John and Maureen Wright live on an island in Buckthorn, Ontario, Canada. Sounds like a dream for these two retirees from law enforcement, right? Well, it is – now that they have a hovercraft!
The problem with their dream life has been ice. During much of the year, the partially frozen water surrounding their island makes it difficult for them to travel between their home and the mainland. “We’ll use the hovercraft to get back and forth from island to mainland when the water’s not hard enough to walk on or it’s too hard to put a boat on,” says John.

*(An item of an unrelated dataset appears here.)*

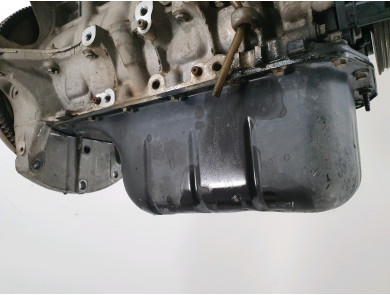 Moteur type 9H06 - Citroen C4 CACTUS PH.1 - W1-4664H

But before they took their new Neoteric craft back to Canada, John and Maureen first went through training at HTC. As John explains, “I took training to learn how to drive a car. And I’m a scuba diver; I wouldn't think about putting on a suit and tanks and going to a hundred feet without training. You don’t fly a plane without taking some instruction – you’re gonna crash. Same thing goes with this.”
Maureen agreed, “I need to be in it and see it explained for me to be comfortable. Training is just a commonsense thing to me.”
At the Wabash River training site, instructor Chris Fitzgerald teaches the Wrights how to unload their hovercraft from its trailer.
John takes the controls, while instructor Fitzgerald provides constant direction.
Back at HTC headquarters after a successful training day, John and Maureen receive their hovercraft pilot certifications from Chris Fitzgerald (center).
At the conclusion of their training, John had some words of advice for those who would venture out in a hovercraft without training: “It’s like a bar of soap on a bathroom floor – you’d be crashing into everything! Without training, I can’t even imagine starting off on my own.”
Describing his first experience in a hovercraft, John says, “The training was excellent! It was a lot different than I imagined – kind of like an airplane or helicopter that can spin on a dime and go backwards and forwards and sideways. I was surprised at how maneuverable it was. We’re going along the shore and I was able to maneuver around stumps and through things and with the reverse thrust buckets to come up and touch the bank then back away and come up and touch it again. You’re nine inches above the ground – it was great!”
A few days after returning to Canada, John sent us an update and a photo of him easily flying his hovercraft across partially frozen water …
After getting out on the ice, John really appreciated his training. He wrote, “Chris, you were right – the craft on ice is tricky. I liken it to a rocket ship in space where the inertia is exponential. But it worked beautifully, across the ice to the water.”
No smashing up for the Wrights, after training at HTC!